Quote the stretch of the listing from the line containing "Of the two objects, ceiling" through the end of the listing, word for word.

Lines of data
*-*-*

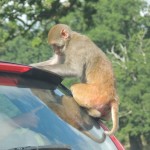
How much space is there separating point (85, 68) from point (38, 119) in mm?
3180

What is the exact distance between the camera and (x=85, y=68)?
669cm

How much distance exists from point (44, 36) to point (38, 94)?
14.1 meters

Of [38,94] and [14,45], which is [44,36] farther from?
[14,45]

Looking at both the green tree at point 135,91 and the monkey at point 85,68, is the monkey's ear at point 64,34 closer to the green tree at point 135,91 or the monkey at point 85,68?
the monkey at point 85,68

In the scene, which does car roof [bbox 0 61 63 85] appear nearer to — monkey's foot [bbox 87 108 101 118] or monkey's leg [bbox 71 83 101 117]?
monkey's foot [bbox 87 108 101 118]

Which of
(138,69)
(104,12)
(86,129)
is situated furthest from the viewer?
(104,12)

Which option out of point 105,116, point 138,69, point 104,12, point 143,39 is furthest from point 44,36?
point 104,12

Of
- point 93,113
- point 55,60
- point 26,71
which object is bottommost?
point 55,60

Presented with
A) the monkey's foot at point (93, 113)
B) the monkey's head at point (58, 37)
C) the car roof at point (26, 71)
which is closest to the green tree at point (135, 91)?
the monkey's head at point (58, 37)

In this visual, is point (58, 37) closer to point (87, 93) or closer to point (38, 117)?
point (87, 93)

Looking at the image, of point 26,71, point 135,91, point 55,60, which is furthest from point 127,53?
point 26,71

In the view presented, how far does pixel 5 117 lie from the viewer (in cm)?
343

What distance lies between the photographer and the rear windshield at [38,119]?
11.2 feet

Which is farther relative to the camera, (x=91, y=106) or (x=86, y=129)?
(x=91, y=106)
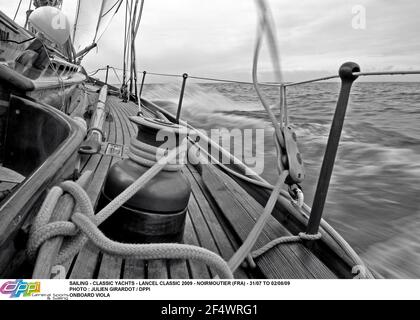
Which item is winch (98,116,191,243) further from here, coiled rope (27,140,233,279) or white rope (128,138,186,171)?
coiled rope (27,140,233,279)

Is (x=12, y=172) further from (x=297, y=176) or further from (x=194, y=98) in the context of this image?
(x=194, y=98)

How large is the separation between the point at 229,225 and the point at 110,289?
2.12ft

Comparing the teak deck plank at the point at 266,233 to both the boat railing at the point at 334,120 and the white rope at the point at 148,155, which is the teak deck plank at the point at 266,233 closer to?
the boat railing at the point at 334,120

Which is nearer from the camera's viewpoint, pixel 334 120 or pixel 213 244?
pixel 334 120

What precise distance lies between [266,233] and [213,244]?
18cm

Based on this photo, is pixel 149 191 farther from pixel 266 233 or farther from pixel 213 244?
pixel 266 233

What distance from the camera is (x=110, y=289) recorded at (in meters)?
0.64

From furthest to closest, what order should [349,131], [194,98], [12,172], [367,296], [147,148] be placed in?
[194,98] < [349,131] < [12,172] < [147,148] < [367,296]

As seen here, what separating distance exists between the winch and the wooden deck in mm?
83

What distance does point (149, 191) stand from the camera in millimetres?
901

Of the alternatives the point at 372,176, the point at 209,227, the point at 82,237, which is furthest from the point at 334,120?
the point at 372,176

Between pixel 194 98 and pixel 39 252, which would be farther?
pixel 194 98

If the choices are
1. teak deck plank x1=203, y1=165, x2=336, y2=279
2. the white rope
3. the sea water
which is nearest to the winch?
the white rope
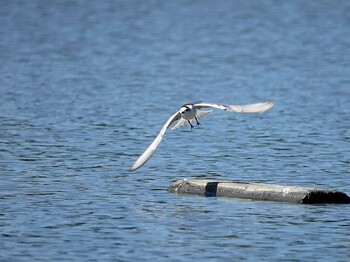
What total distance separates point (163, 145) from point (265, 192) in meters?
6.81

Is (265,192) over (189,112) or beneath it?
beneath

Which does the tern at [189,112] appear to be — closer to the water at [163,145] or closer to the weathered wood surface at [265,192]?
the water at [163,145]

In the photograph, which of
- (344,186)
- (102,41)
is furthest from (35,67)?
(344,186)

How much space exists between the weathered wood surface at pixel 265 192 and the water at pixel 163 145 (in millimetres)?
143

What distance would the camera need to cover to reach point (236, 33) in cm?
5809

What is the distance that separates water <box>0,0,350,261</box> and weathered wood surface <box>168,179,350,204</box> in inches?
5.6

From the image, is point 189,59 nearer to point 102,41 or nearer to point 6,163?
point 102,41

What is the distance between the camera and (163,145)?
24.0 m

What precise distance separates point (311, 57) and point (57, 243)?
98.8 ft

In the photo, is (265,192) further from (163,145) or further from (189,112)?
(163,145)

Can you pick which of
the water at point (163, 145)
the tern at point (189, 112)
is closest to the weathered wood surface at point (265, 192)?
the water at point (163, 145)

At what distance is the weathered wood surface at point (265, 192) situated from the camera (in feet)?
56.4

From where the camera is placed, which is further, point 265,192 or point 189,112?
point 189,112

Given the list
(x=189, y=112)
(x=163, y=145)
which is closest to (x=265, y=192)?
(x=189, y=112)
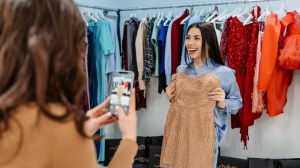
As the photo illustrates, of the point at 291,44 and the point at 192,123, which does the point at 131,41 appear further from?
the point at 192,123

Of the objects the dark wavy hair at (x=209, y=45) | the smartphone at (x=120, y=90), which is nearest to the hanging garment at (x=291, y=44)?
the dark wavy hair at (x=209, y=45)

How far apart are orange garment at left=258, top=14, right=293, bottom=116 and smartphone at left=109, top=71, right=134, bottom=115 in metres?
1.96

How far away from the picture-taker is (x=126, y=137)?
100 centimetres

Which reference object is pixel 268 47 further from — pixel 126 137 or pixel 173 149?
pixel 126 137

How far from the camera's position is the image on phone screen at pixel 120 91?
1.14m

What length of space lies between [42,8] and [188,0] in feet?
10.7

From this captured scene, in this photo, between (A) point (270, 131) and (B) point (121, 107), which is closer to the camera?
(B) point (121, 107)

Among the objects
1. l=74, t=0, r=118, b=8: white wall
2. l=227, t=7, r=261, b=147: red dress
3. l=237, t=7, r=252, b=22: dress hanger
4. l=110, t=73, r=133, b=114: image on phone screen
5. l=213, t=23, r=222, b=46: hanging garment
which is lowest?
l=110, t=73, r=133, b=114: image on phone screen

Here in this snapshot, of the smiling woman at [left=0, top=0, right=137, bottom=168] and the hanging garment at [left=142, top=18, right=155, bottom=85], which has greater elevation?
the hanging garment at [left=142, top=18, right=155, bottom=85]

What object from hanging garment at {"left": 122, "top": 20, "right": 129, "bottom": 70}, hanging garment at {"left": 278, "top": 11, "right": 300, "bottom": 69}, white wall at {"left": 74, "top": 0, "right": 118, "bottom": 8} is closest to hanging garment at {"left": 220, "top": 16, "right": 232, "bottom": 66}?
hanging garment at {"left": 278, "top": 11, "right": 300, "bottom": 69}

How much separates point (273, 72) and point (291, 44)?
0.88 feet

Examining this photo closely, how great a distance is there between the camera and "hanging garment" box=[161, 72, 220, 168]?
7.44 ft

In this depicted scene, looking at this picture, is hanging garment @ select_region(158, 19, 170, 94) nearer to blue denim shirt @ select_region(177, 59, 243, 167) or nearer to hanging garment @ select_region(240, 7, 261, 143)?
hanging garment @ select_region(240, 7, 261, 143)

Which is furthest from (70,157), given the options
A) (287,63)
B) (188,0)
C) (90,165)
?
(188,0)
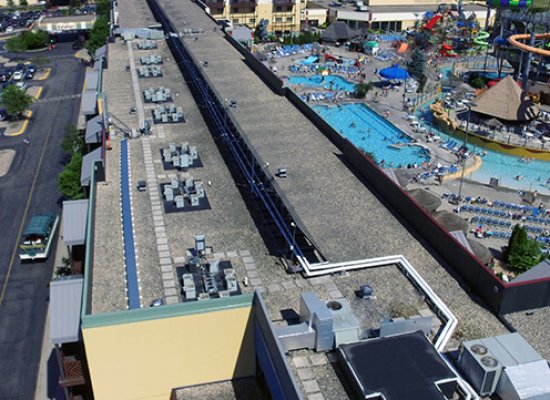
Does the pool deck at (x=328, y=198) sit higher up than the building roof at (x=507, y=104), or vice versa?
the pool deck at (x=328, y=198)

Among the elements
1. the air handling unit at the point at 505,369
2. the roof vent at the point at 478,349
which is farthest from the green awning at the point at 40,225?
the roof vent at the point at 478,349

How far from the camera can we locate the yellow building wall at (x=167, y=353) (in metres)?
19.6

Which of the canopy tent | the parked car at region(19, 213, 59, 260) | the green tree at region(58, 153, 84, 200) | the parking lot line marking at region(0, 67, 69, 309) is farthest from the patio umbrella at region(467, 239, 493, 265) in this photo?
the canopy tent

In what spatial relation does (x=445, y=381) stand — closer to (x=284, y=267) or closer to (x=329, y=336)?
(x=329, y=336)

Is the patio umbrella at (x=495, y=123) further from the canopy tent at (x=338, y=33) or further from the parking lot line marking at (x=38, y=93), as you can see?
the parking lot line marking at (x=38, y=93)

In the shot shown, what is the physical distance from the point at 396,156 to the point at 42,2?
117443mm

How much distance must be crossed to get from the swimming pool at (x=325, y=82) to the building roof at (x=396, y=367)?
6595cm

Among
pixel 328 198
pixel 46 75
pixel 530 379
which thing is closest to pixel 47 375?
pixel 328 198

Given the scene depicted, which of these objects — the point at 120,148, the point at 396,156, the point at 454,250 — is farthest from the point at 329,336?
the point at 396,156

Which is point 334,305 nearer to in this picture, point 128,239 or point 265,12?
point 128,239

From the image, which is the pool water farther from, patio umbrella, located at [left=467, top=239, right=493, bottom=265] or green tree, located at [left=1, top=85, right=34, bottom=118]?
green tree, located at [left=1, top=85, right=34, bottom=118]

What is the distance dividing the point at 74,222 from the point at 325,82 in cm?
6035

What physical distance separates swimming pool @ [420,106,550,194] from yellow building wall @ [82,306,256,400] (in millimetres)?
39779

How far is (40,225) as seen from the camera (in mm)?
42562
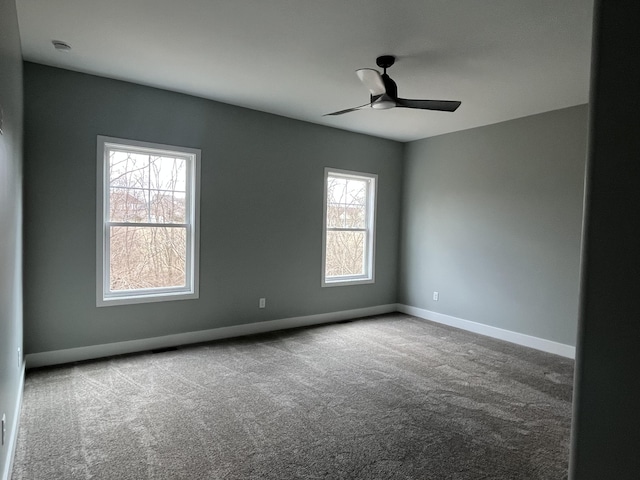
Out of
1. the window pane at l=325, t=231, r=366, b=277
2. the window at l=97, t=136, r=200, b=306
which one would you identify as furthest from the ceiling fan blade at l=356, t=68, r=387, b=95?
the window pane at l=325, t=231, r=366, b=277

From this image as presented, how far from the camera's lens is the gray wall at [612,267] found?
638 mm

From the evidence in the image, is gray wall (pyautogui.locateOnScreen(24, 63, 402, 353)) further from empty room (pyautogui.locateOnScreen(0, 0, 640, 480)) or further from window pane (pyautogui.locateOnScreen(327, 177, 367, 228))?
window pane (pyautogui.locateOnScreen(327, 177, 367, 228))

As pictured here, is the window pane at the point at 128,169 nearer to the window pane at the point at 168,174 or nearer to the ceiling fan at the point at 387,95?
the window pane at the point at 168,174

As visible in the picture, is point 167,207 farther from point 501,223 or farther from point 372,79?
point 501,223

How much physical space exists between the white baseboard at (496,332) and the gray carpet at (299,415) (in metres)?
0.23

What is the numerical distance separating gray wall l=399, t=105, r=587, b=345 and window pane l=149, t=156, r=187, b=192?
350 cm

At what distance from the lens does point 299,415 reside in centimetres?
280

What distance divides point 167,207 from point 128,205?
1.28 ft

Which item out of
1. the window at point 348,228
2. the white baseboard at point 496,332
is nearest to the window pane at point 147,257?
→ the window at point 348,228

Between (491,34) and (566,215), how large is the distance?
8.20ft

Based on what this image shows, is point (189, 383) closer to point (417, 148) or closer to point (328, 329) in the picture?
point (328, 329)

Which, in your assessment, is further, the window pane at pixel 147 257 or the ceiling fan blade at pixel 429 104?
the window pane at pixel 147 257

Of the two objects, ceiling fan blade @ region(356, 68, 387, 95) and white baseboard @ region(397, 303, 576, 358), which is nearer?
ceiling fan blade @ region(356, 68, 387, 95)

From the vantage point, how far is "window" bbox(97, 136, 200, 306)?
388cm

*-*-*

Response to this task -
Of the two objects, ceiling fan blade @ region(356, 68, 387, 95) and white baseboard @ region(397, 303, 576, 358), which is nearer?
ceiling fan blade @ region(356, 68, 387, 95)

From the vantage point, how far is "window" bbox(97, 136, 200, 306)?
388cm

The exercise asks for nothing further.